Q.インターネットでポルノを少し後ろめたい気持ちで見ています。教会はポルノをどのように考えるのですか。
A.まずポルノを見ることに否定的であることに、希望があると言わなければなりません。なぜなら、普通は少しずつ無感覚になって、後ろめたい気持ちが減少していき最後にはそのような気持ちさえ完全に消えてしまうからです。アメリカのある統計によれば、男性の72%がポルノを見ているそうです。ポルノの危険から安全であると言える者は誰もいないと言わなければなりません。学校の先生も聖職者も例外ではありません。ポルノは麻薬より依存症になる危険が高いとも言われます。まずどの程度、依存症になっているかを知る必要があります。普通は次のような段階を踏んで、エスカレートしていきます。①最初にドアを開けて中に入ります。②次にくせになり、繰り返し見るようになります。③さらにエスカレートし、より刺激的なものを、より長く見るようになります。④刺激的なものにも無感覚になり、しかし同じ強さの刺激を求めるようになります。⑤ポルノでは満足できなくなったとき、現実の世界で実行するようになります。これが最終段階であり、レイプ、レイプ殺人、援助交際、売春、などに行き着いてしまいます。強盗は強盗すること自体ではなく金が目当てであるのですが、性犯罪はそれ自体が目的であるため再犯が多くなります。最後の段階まで進む者は多くはありませんが、レベルが上がるほど止めにくくなるのは麻薬と同じです。欲望にえさを与えないようにしなければなりません。
 
Q.結婚を約束しているのに結婚前の性的な交渉はだめなのですか。
A.結婚と婚約は区別しなければなりません。婚約は100パーセント結婚に結び付くとは限りません。その場合そのときの経験はずっと心に残り続け、次の結婚に大なり小なりマイナスの影響を与えることになります。自分の欲求をコントロールし、お互いのためにもう少し待つことが、本当の愛であると思います。クリスマス・ケーキはクリスマスの日まで待った方が、子供たちはもっと喜ぶことができるのではないでしょうか。もう取り戻すことができない場合は、これからでも気をつけましょう。
 
Q.同棲してうまくいくか試してから、結婚するかどうかを決めるのは良くないのですか。

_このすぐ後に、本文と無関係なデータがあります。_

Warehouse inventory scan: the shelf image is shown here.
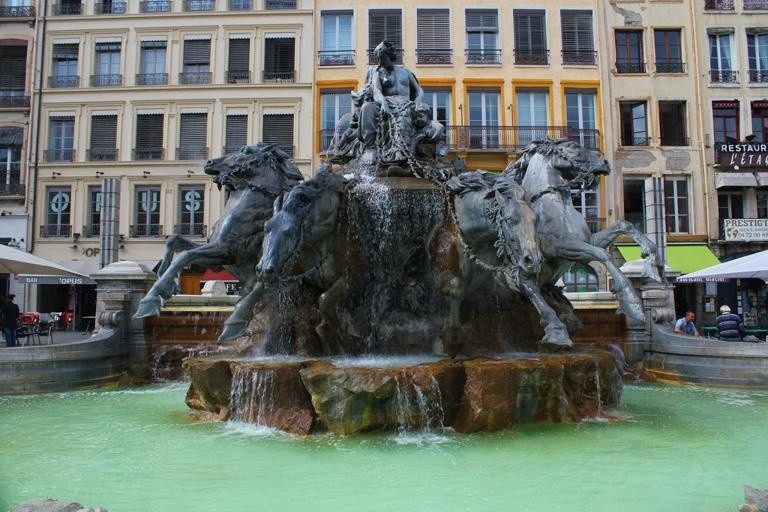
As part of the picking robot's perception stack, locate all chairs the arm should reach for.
[11,307,75,345]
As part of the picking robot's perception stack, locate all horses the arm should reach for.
[133,142,307,321]
[253,163,348,344]
[444,165,576,350]
[499,136,668,324]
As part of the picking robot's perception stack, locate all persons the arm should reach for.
[349,37,427,164]
[0,294,19,347]
[715,304,744,342]
[674,311,700,339]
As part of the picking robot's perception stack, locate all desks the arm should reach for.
[81,314,96,336]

A.試してから決める方がよいことと、そうでないことがあります。洋服は試着してから買うかどうかを決めるべきですが、結婚はそうではないと思います。よい人であれば結婚しましょうという方針は、そうでないと思ったときに愛すること止めることになり、結婚は確実に破たんしてしまいます。どんな夫婦でもそう思うときが来るからです。結婚とは単にこの人を夫や妻とすることを決心することではなく、夫や妻として愛することを決心することです。それ以外の結婚は、うまくいかないことは始めから決まっていると言わなければなりません。
 
Q.キリスト教では離婚は絶対にできないのですか。
A.教会は原則として二つの理由で、離婚が正当であると認めています。一つはいわゆる不倫であり、これは結婚の絆を断ち切る行為であるからです。しかし相手が不倫をしたからといって離婚をするべきであるという意味ではありません。心からの謝罪と悔い改めがあるなら、もう一度やり直すのがよいと思います。もう一つは遺棄(いき)であり、配偶者を見放して戻ってこないことです。やはり結婚生活を断ち切る行為です。その他、暴力(DV)や、生活費をすべて酒やギャンブルに使い果たすなど、結婚生活を続けることができないような状況も遺棄に準ずる行為と考えることができるでしょう。
 
Q.同性愛(男性、女性)を教会はどのように考えるのですか。
A.教会によって理解が分かれ、少数派ながら海外では同性愛者の聖職者を認める教会もあります。日本では、公式には態度を表明していなくても、一般社会と同様、実質的には否定的である教会が多いと思われます。新約聖書(ローマ書2章など)を単純に読めば聖書は同性愛に否定的であるからです。それはある時代の一時的な命令であるのか、いつの時代にも通じる普遍的な命令であるのかを正確に解釈することが求められます。教会にとって重要なことは、同性愛に否定的であることと、同性愛者を差別することを区別しながら議論をもっと深めていくことです。差別はどんな場合でも悪であり避けなければなりません。
 
Q.性同一性障害を教会はどのように考えているのですか。
A.同性愛と同様、多くの教会は公式の見解を表明しているわけではなく、どのように対応するのかとまどっているのが現状です。また聖書の言及も同性愛よりも少ないため、間接的に関係のある箇所の解釈を積み重ねることが重要であると思います。たとえば「神は人を男と女に創造された」と男女の区別を最初に明確にしています。男女の区別は段階的(グラデーション)であるとする、性同一性障害を全面的に肯定する考えとはかなり異なっています。ただしどんなことにも例外があることも認めなければなりません。無差別に認めるのではなく、どのあたりに境界線を引くのかが、もっと真剣に議論されなければなりません。たとえば生まれつき性が生物学的にはっきりしないような特殊なケースから、異性の服装をするのが趣味であるようなケースまで、同じように考えすべてを承認するのは適切ではありません。与えられた肉体に苦痛を感じるようなケースについて、教会は真面目に考えなければなりません。